I've learned to walk away...and have many times.

I've probably bought several pins that most people would walk away from. The only pins I buy are ones that have potential. Sure....I'll sink 120+ hours into the restore...but that's the funnest part of the hobby.

I've only truly regretted maybe 2 or 3 purchases, but those particular pins didn't stay long in my collection. The problem I have, sometimes, is I "feel sorry" for a poor neglected pin, and "going over-board" on the shop job.

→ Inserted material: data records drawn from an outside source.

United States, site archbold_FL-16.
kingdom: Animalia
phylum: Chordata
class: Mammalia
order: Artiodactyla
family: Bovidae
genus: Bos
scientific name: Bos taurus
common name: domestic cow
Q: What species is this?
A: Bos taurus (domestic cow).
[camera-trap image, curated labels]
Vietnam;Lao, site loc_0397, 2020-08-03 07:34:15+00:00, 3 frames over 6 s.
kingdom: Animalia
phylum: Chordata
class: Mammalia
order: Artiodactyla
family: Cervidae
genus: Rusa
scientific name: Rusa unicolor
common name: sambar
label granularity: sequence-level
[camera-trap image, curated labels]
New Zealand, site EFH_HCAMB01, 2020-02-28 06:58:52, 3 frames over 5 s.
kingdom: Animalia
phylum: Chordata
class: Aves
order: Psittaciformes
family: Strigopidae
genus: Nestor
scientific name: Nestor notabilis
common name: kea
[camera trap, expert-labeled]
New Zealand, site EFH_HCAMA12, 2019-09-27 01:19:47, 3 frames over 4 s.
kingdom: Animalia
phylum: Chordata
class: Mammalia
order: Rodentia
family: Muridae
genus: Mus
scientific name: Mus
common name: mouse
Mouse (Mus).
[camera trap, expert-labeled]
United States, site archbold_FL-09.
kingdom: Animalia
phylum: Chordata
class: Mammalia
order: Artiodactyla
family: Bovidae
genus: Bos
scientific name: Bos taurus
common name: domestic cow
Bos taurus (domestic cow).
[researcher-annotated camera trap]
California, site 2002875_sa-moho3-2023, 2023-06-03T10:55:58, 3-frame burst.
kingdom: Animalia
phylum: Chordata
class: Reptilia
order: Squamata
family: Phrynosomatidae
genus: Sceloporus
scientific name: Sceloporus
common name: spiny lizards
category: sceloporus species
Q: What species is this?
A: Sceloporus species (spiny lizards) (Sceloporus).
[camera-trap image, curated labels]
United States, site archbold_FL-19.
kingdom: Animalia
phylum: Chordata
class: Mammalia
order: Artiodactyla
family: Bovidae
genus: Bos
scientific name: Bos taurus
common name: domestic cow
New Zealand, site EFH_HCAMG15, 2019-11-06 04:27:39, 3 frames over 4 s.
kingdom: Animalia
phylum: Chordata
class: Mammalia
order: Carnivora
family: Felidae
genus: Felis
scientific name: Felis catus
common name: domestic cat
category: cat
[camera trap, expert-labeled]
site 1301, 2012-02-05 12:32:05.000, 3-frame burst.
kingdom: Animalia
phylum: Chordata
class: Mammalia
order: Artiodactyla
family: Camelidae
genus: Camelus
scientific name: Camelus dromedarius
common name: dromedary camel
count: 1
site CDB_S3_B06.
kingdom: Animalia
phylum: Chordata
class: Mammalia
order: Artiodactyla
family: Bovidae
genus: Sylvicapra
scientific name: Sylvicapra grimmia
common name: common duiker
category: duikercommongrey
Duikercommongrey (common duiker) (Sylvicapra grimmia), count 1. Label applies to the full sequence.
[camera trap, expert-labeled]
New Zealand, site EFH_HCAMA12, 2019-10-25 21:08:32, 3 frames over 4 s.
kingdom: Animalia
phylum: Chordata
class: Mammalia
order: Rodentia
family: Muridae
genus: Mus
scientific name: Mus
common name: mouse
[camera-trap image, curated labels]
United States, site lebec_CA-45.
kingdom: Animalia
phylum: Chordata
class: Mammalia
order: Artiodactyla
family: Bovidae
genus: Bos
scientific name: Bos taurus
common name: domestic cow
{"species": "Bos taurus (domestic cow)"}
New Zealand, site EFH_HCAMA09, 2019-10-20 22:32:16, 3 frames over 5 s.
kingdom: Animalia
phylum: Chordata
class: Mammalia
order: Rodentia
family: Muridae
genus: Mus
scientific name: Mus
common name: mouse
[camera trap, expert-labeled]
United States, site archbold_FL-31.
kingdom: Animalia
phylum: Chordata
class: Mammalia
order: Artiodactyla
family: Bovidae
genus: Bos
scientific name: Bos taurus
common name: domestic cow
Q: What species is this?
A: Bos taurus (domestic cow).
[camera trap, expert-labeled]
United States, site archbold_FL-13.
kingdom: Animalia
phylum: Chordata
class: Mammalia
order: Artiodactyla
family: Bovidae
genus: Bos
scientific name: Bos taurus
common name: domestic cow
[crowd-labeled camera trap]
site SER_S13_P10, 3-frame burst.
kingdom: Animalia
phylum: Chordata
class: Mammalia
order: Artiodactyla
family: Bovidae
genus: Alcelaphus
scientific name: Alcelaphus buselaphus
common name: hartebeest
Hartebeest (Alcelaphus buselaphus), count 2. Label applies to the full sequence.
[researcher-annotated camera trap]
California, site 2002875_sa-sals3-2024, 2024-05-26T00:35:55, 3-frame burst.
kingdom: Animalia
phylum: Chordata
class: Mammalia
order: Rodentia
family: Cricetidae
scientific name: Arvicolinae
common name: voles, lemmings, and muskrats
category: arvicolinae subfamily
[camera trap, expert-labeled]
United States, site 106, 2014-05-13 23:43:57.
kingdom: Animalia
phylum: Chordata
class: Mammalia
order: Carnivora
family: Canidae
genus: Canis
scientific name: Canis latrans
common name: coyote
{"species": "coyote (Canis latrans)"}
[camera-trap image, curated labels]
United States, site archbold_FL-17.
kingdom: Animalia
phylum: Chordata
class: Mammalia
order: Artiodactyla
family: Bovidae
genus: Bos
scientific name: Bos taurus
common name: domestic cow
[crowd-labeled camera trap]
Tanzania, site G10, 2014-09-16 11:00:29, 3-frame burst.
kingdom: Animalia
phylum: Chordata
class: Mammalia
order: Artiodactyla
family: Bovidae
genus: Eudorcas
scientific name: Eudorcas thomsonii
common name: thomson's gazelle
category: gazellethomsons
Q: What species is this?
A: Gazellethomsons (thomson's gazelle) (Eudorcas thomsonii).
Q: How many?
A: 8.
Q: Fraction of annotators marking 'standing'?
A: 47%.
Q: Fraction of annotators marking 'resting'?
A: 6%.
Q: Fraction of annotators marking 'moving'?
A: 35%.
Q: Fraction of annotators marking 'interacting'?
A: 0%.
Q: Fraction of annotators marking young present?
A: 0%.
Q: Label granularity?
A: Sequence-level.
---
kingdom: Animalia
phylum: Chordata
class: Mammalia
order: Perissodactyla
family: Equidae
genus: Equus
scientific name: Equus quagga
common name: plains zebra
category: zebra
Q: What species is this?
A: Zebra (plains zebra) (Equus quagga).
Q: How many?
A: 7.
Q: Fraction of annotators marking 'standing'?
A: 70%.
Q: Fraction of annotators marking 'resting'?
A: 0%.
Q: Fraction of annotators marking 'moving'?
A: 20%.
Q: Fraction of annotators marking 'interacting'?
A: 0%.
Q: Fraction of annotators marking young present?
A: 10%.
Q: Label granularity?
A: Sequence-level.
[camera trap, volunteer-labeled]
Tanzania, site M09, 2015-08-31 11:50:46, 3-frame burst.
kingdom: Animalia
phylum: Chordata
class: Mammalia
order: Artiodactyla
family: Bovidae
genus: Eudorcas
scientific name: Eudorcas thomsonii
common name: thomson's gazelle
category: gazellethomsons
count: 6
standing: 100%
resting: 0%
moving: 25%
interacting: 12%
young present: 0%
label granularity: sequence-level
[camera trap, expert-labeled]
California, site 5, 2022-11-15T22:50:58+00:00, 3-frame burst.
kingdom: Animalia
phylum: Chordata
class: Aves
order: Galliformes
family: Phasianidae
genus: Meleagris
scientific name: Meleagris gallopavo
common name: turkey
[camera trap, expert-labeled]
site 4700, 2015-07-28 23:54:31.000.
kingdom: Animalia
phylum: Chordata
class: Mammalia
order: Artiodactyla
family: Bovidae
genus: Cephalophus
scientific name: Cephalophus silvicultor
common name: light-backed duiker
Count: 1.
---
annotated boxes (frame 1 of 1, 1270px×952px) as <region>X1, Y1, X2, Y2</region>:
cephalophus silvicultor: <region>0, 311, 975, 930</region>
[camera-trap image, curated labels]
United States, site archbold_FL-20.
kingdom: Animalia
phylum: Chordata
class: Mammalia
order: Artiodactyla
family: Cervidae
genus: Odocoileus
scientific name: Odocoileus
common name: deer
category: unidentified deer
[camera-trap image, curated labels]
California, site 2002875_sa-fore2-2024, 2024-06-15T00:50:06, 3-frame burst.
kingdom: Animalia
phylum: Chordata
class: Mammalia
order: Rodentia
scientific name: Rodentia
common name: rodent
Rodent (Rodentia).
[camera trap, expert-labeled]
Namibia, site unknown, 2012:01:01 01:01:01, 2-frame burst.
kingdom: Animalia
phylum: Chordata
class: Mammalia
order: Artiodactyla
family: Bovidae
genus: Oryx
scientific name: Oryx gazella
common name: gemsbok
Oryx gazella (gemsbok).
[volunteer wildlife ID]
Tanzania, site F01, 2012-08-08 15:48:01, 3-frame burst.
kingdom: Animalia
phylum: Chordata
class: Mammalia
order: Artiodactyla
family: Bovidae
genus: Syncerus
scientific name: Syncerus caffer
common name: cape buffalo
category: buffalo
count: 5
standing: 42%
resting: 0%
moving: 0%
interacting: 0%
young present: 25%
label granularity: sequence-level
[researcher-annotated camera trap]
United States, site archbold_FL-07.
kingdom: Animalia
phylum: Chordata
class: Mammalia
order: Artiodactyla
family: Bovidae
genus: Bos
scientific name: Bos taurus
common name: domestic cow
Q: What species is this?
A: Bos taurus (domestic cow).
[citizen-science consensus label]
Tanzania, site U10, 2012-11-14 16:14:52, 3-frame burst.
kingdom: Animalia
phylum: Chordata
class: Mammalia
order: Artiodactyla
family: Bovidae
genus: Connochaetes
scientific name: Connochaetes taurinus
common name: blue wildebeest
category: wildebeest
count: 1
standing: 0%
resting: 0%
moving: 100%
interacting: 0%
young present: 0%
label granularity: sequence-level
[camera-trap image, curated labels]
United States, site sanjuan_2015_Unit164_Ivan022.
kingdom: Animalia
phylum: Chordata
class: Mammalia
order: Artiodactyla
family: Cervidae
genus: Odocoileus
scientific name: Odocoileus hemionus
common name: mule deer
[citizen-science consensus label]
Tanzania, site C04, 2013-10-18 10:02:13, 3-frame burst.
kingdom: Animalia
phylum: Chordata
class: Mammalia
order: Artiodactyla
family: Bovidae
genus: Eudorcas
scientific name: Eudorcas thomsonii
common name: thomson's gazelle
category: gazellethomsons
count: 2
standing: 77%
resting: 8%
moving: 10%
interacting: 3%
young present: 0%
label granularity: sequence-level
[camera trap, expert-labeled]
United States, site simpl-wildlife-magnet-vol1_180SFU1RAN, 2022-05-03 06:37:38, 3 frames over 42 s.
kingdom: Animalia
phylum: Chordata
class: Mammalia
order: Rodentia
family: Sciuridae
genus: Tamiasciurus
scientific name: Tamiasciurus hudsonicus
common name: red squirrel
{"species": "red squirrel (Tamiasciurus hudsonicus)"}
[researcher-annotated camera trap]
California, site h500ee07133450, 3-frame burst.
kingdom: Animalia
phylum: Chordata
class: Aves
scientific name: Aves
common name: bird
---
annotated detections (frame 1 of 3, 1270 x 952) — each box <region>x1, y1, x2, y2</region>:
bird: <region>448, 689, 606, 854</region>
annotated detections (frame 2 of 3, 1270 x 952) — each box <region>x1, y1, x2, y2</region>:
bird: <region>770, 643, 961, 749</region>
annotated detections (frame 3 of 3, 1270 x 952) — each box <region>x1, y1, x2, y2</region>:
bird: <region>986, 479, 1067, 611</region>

But that's what I like...bringing old neglected pins back to life.

#46 3 years ago
Quoted from Blackbeard:

Know when to walk away
And know when to RUN!

I've ran a few times.

#49 3 years ago
Quoted from egyptrus:

It took me quite a while to figure out that "no deal is better than a bad deal". Like the OP, in the beginning I bought everything I had a chance to buy whether I thought I could fix it or not. Just couldn't let the "deal" go by. I'd then get the game home, take a closer look, and realize that there was no way I'd ever get it fixed up/cleaned up and working. I'd then end up selling those games to other more capable people.
As I matured in the hobby, I started looking at games with a more critical eye and with a better understanding of what I could and couldn't do. This led me to being able to say "no thanks" on machines that were beyond my capabilities or were inaccurately described.
Here's one of my "walked away empty handed" stories. I was trying to buy a Guns and Roses from a guy about 4 hours one way from me. I kept asking for specific pictures of the high wear areas and he would always be just on the edge of what I wanted or just blurry enough that you couldn't see details. He assured me it was in good shape and that the game worked. We agreed on a general price subject to me being able to inspect it. So, I get there and as expected, the game had some pretty significant wear areas and the game doesn't work. So I tell him, based on what I'm seeing we need to adjust the price. His son (probably 13 or 14 years old) is in the room with us and he turns to his son and says "son, watch as your Dad shows you how to negotiate" He then proceeds to tell me that he knows I've driven 4 hours and he's sure that I won't go home empty handed and he's not adjusting the price as he knows it's worth more than what he's asking. I ask him if he's sure he won't considering bringing the price down a bit to account for what we've discovered. He says "nope, you're going to have 8 hours of driving time, tolls and gas into this trip so I'm sure you'll pay my asking price" I look at his son and say "you're Dad isn't going to be selling this game today as he's not willing to negotiate"
I left and drove home empty handed. I got a call from his wife about 4 hours later (I was almost home) asking me if I'd come back as her husband had "reconsidered" (I'd have loved to see how that conversation went between this guy and his wife). I didn't go back as the price wasn't all that great to start with and there was still no guarantee that we'd be able to work out a deal.
This was one of my first "no thanks" deals but it was actually pretty liberating and gave me strength to say no to other bad deals since that time.

What a great story. Good for you. But what kind of an asshole says that to his son and in front of a stranger. Unbelievable. Just terrible.